**PROBLEM TO WORK ON:** In the material below, find the line with "In the photo, which"; set down that line and every line after it to the end, exactly, without pictures.

**RECORDS FOR PROCESSING:**
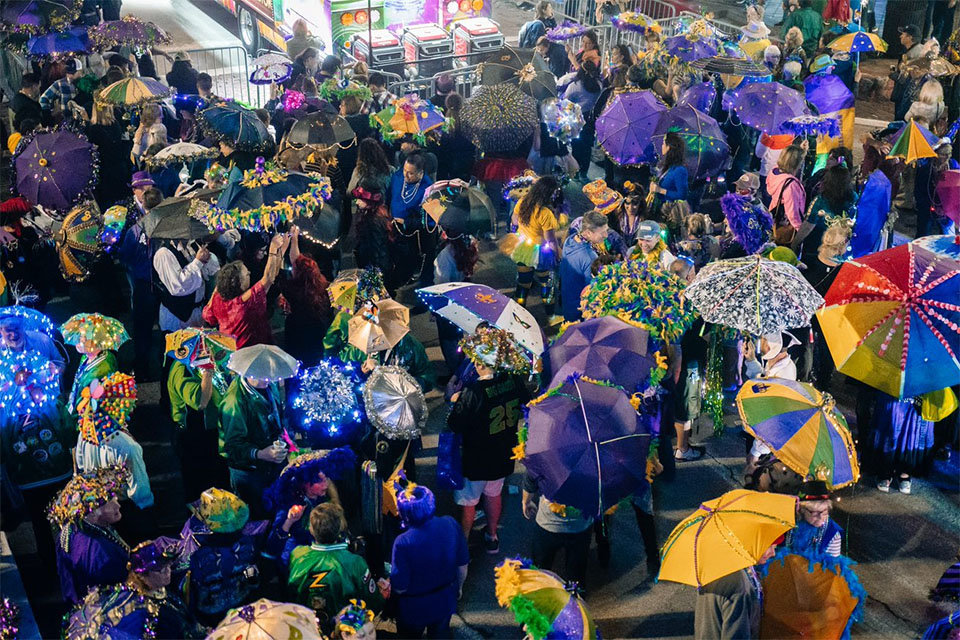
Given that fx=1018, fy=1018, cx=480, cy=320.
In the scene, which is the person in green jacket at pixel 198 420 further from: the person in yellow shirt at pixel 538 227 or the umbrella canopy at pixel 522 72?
the umbrella canopy at pixel 522 72

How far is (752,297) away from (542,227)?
104 inches

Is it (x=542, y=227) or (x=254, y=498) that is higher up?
(x=542, y=227)

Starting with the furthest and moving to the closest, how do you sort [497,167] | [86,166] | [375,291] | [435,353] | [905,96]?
1. [905,96]
2. [497,167]
3. [435,353]
4. [86,166]
5. [375,291]

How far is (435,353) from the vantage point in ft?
33.2

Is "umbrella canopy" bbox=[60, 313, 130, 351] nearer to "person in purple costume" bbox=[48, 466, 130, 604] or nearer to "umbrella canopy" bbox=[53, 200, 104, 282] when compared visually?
"person in purple costume" bbox=[48, 466, 130, 604]

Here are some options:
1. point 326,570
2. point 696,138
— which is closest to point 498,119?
point 696,138

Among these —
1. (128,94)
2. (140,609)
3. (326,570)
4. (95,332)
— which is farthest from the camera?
(128,94)

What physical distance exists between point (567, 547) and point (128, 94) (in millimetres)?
7787

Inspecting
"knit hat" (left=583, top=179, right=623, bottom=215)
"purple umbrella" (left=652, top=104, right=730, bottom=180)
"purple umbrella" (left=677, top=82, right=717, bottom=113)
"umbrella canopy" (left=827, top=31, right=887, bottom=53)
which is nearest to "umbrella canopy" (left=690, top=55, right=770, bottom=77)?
"purple umbrella" (left=677, top=82, right=717, bottom=113)

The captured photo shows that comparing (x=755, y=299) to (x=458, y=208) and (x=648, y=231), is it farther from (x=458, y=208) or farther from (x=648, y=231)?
(x=458, y=208)

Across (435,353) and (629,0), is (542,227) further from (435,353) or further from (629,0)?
(629,0)

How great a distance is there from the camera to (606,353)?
678 cm

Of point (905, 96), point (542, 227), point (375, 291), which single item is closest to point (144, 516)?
point (375, 291)

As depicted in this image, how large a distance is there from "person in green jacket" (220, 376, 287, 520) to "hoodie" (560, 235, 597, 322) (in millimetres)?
2873
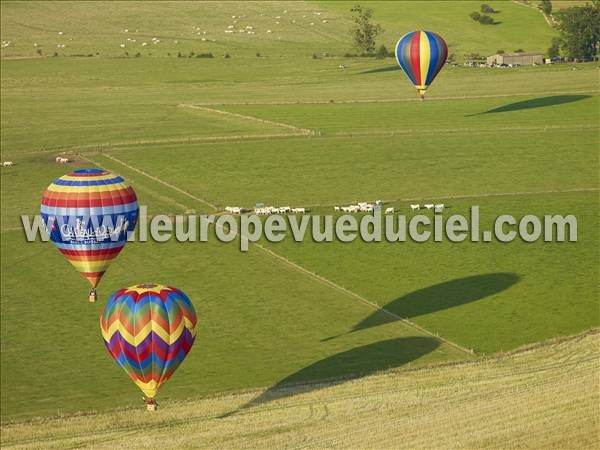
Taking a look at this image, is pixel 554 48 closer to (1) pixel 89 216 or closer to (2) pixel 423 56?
(2) pixel 423 56

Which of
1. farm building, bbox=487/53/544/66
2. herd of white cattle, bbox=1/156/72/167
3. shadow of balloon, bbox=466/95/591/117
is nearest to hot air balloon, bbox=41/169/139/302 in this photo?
herd of white cattle, bbox=1/156/72/167

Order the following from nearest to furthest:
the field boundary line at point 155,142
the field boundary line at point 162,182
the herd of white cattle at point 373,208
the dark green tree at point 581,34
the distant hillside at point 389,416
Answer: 1. the distant hillside at point 389,416
2. the herd of white cattle at point 373,208
3. the field boundary line at point 162,182
4. the field boundary line at point 155,142
5. the dark green tree at point 581,34

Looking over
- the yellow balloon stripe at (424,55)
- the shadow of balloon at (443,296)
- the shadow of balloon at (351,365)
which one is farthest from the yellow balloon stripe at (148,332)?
the yellow balloon stripe at (424,55)

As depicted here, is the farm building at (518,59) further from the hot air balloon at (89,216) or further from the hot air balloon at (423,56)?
the hot air balloon at (89,216)

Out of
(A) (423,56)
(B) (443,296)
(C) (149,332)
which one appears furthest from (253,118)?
(C) (149,332)

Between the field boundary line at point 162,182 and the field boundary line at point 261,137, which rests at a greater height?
the field boundary line at point 261,137

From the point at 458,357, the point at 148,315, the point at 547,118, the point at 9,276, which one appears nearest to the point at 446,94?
the point at 547,118

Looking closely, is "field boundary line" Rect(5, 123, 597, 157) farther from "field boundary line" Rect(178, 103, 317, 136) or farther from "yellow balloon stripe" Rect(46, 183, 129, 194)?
"yellow balloon stripe" Rect(46, 183, 129, 194)
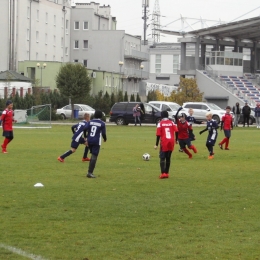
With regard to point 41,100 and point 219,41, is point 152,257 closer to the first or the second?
point 41,100

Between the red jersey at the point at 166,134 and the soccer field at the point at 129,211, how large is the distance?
0.83 metres

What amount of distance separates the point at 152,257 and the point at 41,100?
188ft

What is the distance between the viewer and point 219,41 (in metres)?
89.3

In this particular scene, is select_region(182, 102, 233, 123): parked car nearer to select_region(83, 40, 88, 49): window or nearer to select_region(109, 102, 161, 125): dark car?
select_region(109, 102, 161, 125): dark car

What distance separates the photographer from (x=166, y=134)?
1680cm

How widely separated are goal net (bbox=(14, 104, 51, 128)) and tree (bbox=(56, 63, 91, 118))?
42.5 ft

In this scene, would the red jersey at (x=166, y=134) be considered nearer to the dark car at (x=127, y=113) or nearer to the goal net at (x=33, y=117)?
the goal net at (x=33, y=117)

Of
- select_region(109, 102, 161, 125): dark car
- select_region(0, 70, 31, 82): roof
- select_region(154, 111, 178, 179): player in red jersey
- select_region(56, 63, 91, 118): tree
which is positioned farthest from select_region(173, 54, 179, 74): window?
select_region(154, 111, 178, 179): player in red jersey

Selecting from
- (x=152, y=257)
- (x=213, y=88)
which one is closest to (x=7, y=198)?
(x=152, y=257)

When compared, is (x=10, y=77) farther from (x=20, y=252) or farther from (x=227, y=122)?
(x=20, y=252)

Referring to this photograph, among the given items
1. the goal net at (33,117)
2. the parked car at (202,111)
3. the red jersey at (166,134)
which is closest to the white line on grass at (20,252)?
the red jersey at (166,134)

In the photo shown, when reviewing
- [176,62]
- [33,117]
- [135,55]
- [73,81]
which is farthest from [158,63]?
[33,117]

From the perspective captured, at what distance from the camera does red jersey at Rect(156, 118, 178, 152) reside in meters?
16.8

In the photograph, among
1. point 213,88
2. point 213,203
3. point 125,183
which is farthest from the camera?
point 213,88
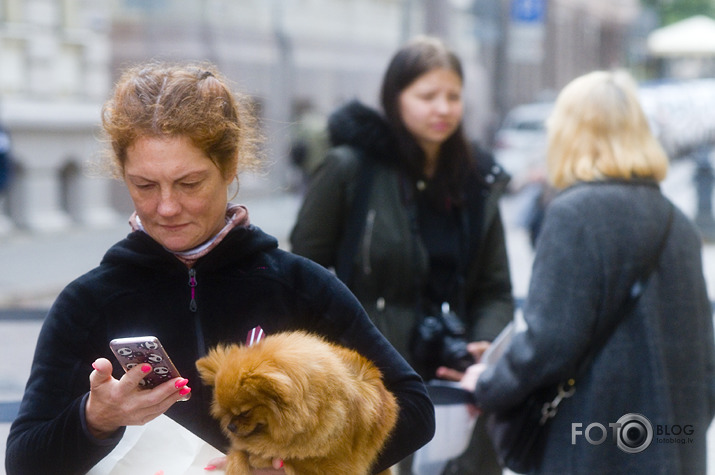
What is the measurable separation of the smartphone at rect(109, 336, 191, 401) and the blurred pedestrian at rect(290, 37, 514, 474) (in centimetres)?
188

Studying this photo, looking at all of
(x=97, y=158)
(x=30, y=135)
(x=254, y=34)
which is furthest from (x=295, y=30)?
(x=97, y=158)

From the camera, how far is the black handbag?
3301 mm

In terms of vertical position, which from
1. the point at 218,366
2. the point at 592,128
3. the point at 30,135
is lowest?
the point at 30,135

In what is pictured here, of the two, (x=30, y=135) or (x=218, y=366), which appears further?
(x=30, y=135)

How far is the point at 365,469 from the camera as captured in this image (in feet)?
6.48

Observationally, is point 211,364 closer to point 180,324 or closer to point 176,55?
point 180,324

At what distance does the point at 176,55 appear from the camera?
14383mm

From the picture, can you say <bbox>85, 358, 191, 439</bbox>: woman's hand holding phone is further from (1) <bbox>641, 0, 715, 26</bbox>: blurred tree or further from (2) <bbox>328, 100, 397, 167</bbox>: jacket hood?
(1) <bbox>641, 0, 715, 26</bbox>: blurred tree

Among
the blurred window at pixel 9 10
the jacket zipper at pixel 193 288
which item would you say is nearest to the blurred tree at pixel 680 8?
the blurred window at pixel 9 10

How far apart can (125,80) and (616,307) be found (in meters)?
1.79

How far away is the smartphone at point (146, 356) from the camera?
1783 mm

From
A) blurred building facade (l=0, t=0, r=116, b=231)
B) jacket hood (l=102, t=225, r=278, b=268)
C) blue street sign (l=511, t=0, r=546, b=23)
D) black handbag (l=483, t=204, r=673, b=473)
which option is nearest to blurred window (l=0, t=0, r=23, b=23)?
blurred building facade (l=0, t=0, r=116, b=231)

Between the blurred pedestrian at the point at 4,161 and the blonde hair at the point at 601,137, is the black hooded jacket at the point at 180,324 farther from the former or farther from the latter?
the blurred pedestrian at the point at 4,161

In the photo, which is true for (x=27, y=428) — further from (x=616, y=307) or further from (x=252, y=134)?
(x=616, y=307)
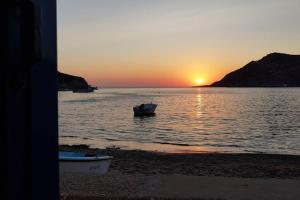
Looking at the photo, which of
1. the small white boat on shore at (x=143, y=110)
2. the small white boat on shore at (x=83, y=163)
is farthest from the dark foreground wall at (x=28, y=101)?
the small white boat on shore at (x=143, y=110)

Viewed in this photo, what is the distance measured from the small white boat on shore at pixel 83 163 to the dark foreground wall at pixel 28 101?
11743mm

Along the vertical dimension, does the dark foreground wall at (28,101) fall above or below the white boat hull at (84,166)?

**SOLUTION BELOW:**
In the photo, which is true for (x=27, y=428) — further from (x=616, y=307) or further from (x=252, y=134)?
(x=616, y=307)
Looking at the photo, which of
1. the small white boat on shore at (x=143, y=110)
2. the small white boat on shore at (x=83, y=163)
is farthest from the dark foreground wall at (x=28, y=101)?
the small white boat on shore at (x=143, y=110)

Viewed in this photo, what is the distance measured from the small white boat on shore at pixel 83 163 to the dark foreground wall at pixel 28 101?
11743mm

Along the vertical dimension, does the dark foreground wall at (28,101) fall above or below the white boat hull at (84,166)?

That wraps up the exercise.